Borrowers can mitigate the impact of potential rate hikes


BBorrowers have no say in the direction of interest rates. Supply and demand, which includes the US Federal Reserve, determines rates, including mortgage rates.

But individual borrowers can be in control of their individual loans, and the decisions they make can help them secure the lowest financing rate possible. Some information may be common sense, some may not be, but all of them will help you make the right home loan decision.

Actions you can take

For example, make a larger down payment. Increasing the down payment decreases the amount borrowed and therefore the monthly payment. Borrowing $195,000 instead of $200,000 at 3.5% will reduce the monthly payment by $22.00 and save $8,084 in interest over the life of the loan.

People who are currently renters and have been working for a few years have had the opportunity to increase their savings rate to unprecedented levels. Maybe it’s time to put that money to work. And, again, increasing the amount of money for a down payment gives direct results.

Borrowers should also work on improving their credit score. Lenders generally offer lower rates to borrowers with higher credit scores. Did you know that you have 14 days to “shop around” before any credit inquiries affect your credit score? This is a good topic to ask your loan officer when working with closing costs and other factors.

Using cash savings in your bank account, which at this point are probably earning close to 0%, to pay off credit card, car, or medical debt with possibly teenage rates is a very good use of capital. And it will help you boost that credit rating.

Also ask your lender to offer to “cut” the rate. This involves points, which are one-time fees paid in advance. Paying discount points will lower the interest rate for the life of the loan, and one point is equal to one percent of the loan amount.

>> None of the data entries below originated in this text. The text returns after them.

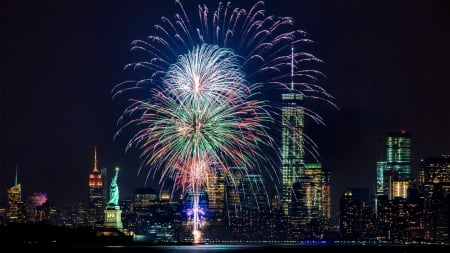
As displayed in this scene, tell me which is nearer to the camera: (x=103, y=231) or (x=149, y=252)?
(x=149, y=252)

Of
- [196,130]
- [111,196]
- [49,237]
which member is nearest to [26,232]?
[49,237]

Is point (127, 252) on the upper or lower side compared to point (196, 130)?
lower

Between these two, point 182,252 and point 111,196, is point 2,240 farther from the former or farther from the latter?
point 182,252

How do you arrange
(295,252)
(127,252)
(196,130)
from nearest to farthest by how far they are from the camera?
(196,130) < (127,252) < (295,252)

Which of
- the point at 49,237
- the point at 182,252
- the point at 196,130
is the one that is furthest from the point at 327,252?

For example, on a $300,000 loan, one point is worth $3,000. In exchange, the rate will be reduced by one eighth to one quarter of a percent for each point paid. If you’re going to be staying at home for a long time, it makes sense to pay points.

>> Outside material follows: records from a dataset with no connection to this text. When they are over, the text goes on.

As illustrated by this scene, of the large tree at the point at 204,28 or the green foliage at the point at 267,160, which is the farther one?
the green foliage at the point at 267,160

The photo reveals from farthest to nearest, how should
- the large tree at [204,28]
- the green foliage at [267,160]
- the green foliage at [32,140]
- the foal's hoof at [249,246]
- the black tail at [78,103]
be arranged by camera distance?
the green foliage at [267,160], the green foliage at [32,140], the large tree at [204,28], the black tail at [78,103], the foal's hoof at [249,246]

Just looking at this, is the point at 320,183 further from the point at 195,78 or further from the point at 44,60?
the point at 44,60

Rates, relationships and lock

Of course, borrowers should seek out a lender that offers the best products, services, and prices suited to individual borrowers. And it’s important to choose a lender and lending professional you’re comfortable with and communicate well with. Once you’ve started the loan process with your chosen lender, lock in your interest rate. Locking the rate at the start of the transaction ensures that the rate will not increase during the loan process, which can take 30-45 days.

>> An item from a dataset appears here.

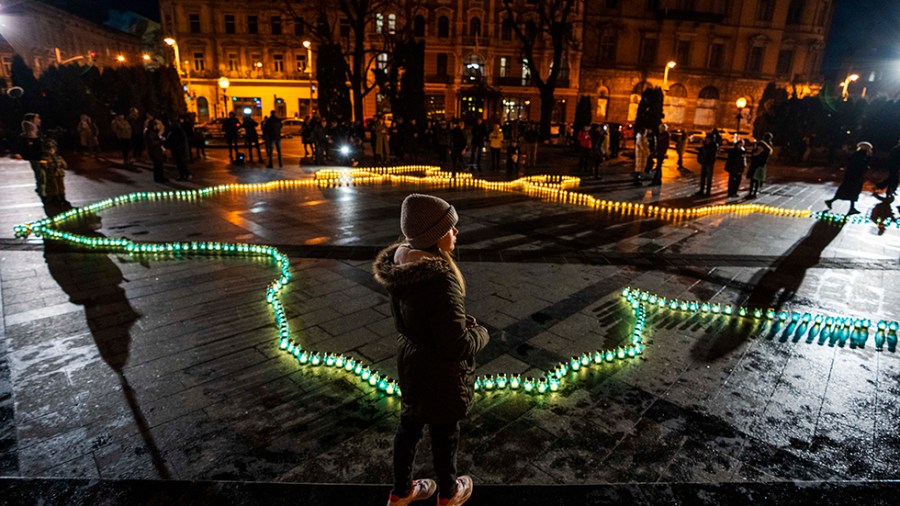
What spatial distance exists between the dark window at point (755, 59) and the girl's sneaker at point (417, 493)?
5684 cm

Many lenders lock a rate for 30-45 days at no charge and charge around two basis points per day to extend the lock beyond the initial period. A basis point is equal to one hundredth of one percent. Using this formula, extending a hold for an additional 30 days would cost the borrower approximately six-tenths of one percent of the loan amount.

“Maturity” and assistance

Borrowers should be aware that a 30-year mortgage is not the only “term” for a home loan. Ask your loan originator for a lower loan term. Mortgage rates for 15 year loans are lower than rates for 20 or 30 year loans, and adjustable rate mortgages, often with a fixed term of 5 or 7 years, have an even lower rate.

This is where a qualified loan officer working for a reputable lender is important. They will take the time to work with you on the different options.

Loan officers will also explain down payment assistance programs. These are usually local programs designed for certain segments of the population. Down payment assistance is like “found money” for a first-time home buyer, with terms being very generous and some programs even forgiving the amount over time.

Spring: Refi or Modify?

As we enter the spring of 2022, many borrowers can still benefit from refinancing. Refinancing a loan for a one percent rate difference is a rough rule of thumb, with a two percent difference being something every borrower should do.

And if interest rates rise much more, adjustable rate mortgages will start to rise this year, so it might be time to refinance to a fixed rate product. Your monthly statement from the company servicing the loan should show your current interest rate.

Before refinancing, however, talk to your lender. The benefits will depend on your personal situation. Maybe you’ll only be staying in your home for a year or two, or maybe you’re going through a divorce and need another loan. Paying off your new mortgage before enough time has passed to recoup the cost of getting the mortgage certainly wouldn’t be worth it.

Some lenders, especially those who service your mortgage each month and handle monthly payments, have the ability to “change” the note, lower the interest rate, and pay with the stroke of a pen.

These simple considerations and moves can make the difference of hundreds of dollars a month in your payment. So while interest rates – including mortgage rates – are set to rise in 2022, borrowers have the opportunity to make decisions now to help counter any rate swings.

The views and opinions expressed herein are the views and opinions of the author and do not necessarily reflect those of Nasdaq, Inc.